[Action item] Across all the records below, count the lines that hold "PREGHIERA". State only that figure.

START Study material

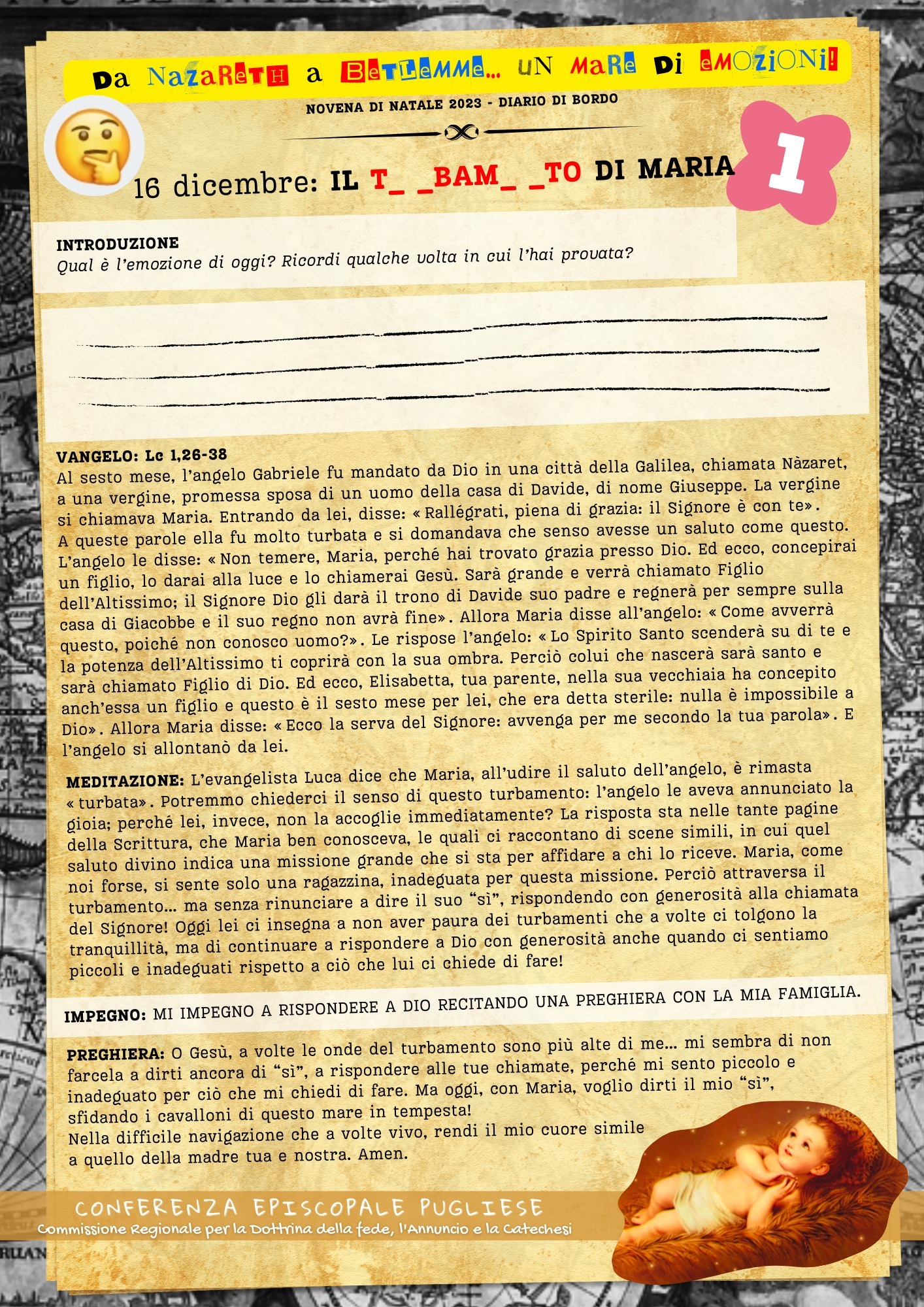 Da NazaReTH a BeTLeMMe... uN MaRe Di eMOZiONi!

NOVENA DI NATALE 2023 - DIARIO DI BORDO

16 dicembre: IL T_ _BAM_ _TO DI MARIA

1

INTRODUZIONE
Qual è l'emozione di oggi? Ricordi qualche volta in cui l'hai provata?

VANGELO: Lc 1,26-38
Al sesto mese, l'angelo Gabriele fu mandato da Dio in una città della Galilea, chiamata Nàzaret, a una vergine, promessa sposa di un uomo della casa di Davide, di nome Giuseppe. La vergine si chiamava Maria. Entrando da lei, disse: « Rallégrati, piena di grazia: il Signore è con te». A queste parole ella fu molto turbata e si domandava che senso avesse un saluto come questo. L'angelo le disse: « Non temere, Maria, perché hai trovato grazia presso Dio. Ed ecco, concepirai un figlio, lo darai alla luce e lo chiamerai Gesù. Sarà grande e verrà chiamato Figlio dell'Altissimo; il Signore Dio gli darà il trono di Davide suo padre e regnerà per sempre sulla casa di Giacobbe e il suo regno non avrà fine». Allora Maria disse all'angelo: « Come avverrà questo, poiché non conosco uomo?». Le rispose l'angelo: « Lo Spirito Santo scenderà su di te e la potenza dell'Altissimo ti coprirà con la sua ombra. Perciò colui che nascerà sarà santo e sarà chiamato Figlio di Dio. Ed ecco, Elisabetta, tua parente, nella sua vecchiaia ha concepito anch'essa un figlio e questo è il sesto mese per lei, che era detta sterile: nulla è impossibile a Dio». Allora Maria disse: « Ecco la serva del Signore: avvenga per me secondo la tua parola». E l'angelo si allontanò da lei.

MEDITAZIONE: L'evangelista Luca dice che Maria, all'udire il saluto dell'angelo, è rimasta « turbata». Potremmo chiederci il senso di questo turbamento: l'angelo le aveva annunciato la gioia; perché lei, invece, non la accoglie immediatamente? La risposta sta nelle tante pagine della Scrittura, che Maria ben conosceva, le quali ci raccontano di scene simili, in cui quel saluto divino indica una missione grande che si sta per affidare a chi lo riceve. Maria, come noi forse, si sente solo una ragazzina, inadeguata per questa missione. Perciò attraversa il turbamento... ma senza rinunciare a dire il suo "sì", rispondendo con generosità alla chiamata del Signore! Oggi lei ci insegna a non aver paura dei turbamenti che a volte ci tolgono la tranquillità, ma di continuare a rispondere a Dio con generosità anche quando ci sentiamo piccoli e inadeguati rispetto a ciò che lui ci chiede di fare!

IMPEGNO: MI IMPEGNO A RISPONDERE A DIO RECITANDO UNA PREGHIERA CON LA MIA FAMIGLIA.

PREGHIERA: O Gesù, a volte le onde del turbamento sono più alte di me... mi sembra di non farcela a dirti ancora di "sì", a rispondere alle tue chiamate, perché mi sento piccolo e inadeguato per ciò che mi chiedi di fare. Ma oggi, con Maria, voglio dirti il mio "sì", sfidando i cavalloni di questo mare in tempesta!
Nella difficile navigazione che a volte vivo, rendi il mio cuore simile a quello della madre tua e nostra. Amen.

CONFERENZA EPISCOPALE PUGLIESE
Commissione Regionale per la Dottrina della fede, l'Annuncio e la Catechesi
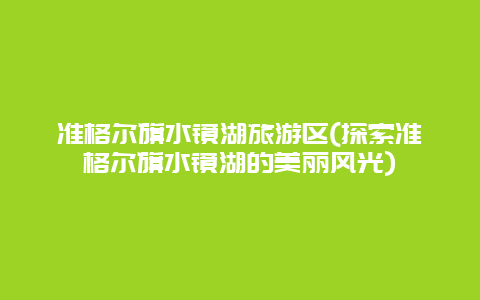 准格尔旗水镜湖旅游区(探索准格尔旗水镜湖的美丽风光)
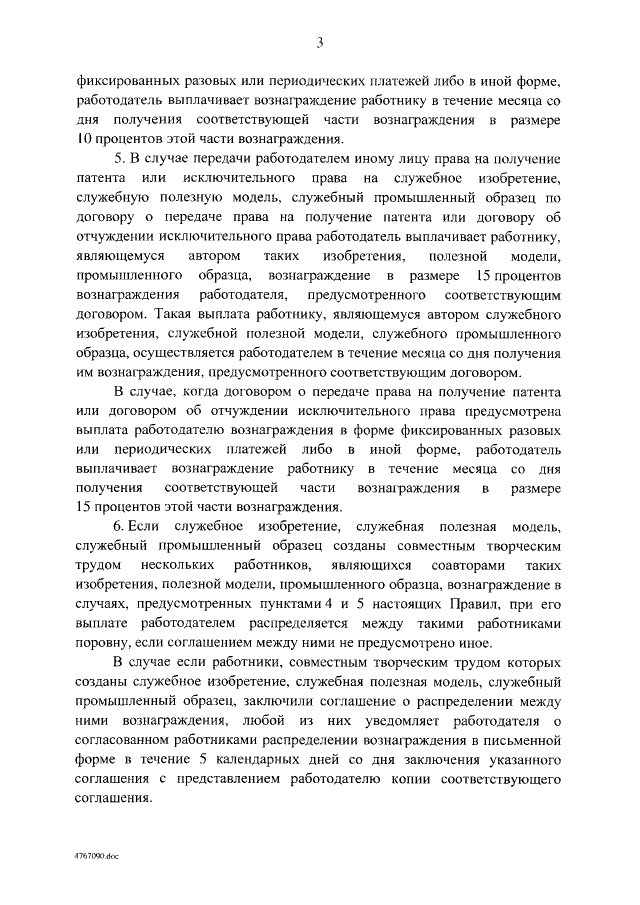 3

фиксированных разовых или периодических платежей либо в иной форме, работодатель выплачивает вознаграждение работнику в течение месяца со дня получения соответствующей части вознаграждения в размере 10 процентов этой части вознаграждения.

5. В случае передачи работодателем иному лицу права на получение патента или исключительного права на служебное изобретение, служебную полезную модель, служебный промышленный образец по договору о передаче права на получение патента или договору об отчуждении исключительного права работодатель выплачивает работнику, являющемуся автором таких изобретения, полезной модели, промышленного образца, вознаграждение в размере 15 процентов вознаграждения работодателя, предусмотренного соответствующим договором. Такая выплата работнику, являющемуся автором служебного изобретения, служебной полезной модели, служебного промышленного образца, осуществляется работодателем в течение месяца со дня получения им вознаграждения, предусмотренного соответствующим договором.

В случае, когда договором о передаче права на получение патента или договором об отчуждении исключительного права предусмотрена выплата работодателю вознаграждения в форме фиксированных разовых или периодических платежей либо в иной форме, работодатель выплачивает вознаграждение работнику в течение месяца со дня получения соответствующей части вознаграждения в размере 15 процентов этой части вознаграждения.

6. Если служебное изобретение, служебная полезная модель, служебный промышленный образец созданы совместным творческим трудом нескольких работников, являющихся соавторами таких изобретения, полезной модели, промышленного образца, вознаграждение в случаях, предусмотренных пунктами 4 и 5 настоящих Правил, при его выплате работодателем распределяется между такими работниками поровну, если соглашением между ними не предусмотрено иное.

В случае если работники, совместным творческим трудом которых созданы служебное изобретение, служебная полезная модель, служебный промышленный образец, заключили соглашение о распределении между ними вознаграждения, любой из них уведомляет работодателя о согласованном работниками распределении вознаграждения в письменной форме в течение 5 календарных дней со дня заключения указанного соглашения с представлением работодателю копии соответствующего соглашения.

4767090.doc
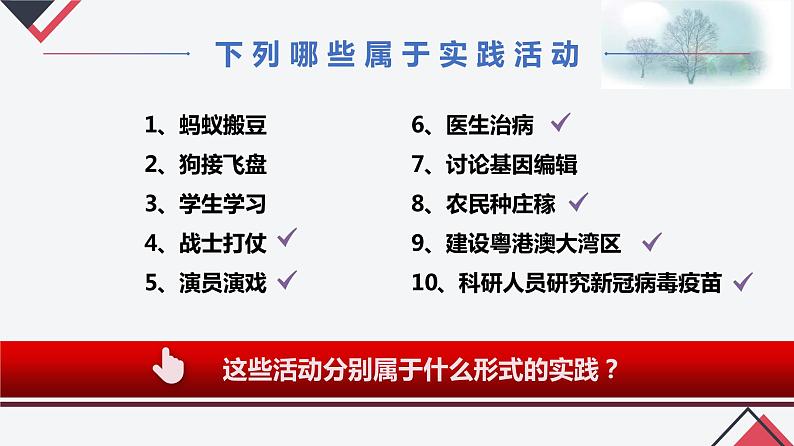 下列哪些属于实践活动

1、蚂蚁搬豆
2、狗接飞盘
3、学生学习
4、战士打仗 ✓
5、演员演戏 ✓

6、医生治病 ✓
7、讨论基因编辑
8、农民种庄稼 ✓
9、建设粤港澳大湾区 ✓
10、科研人员研究新冠病毒疫苗 ✓

这些活动分别属于什么形式的实践？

END Study material

[Solution for this problem] 2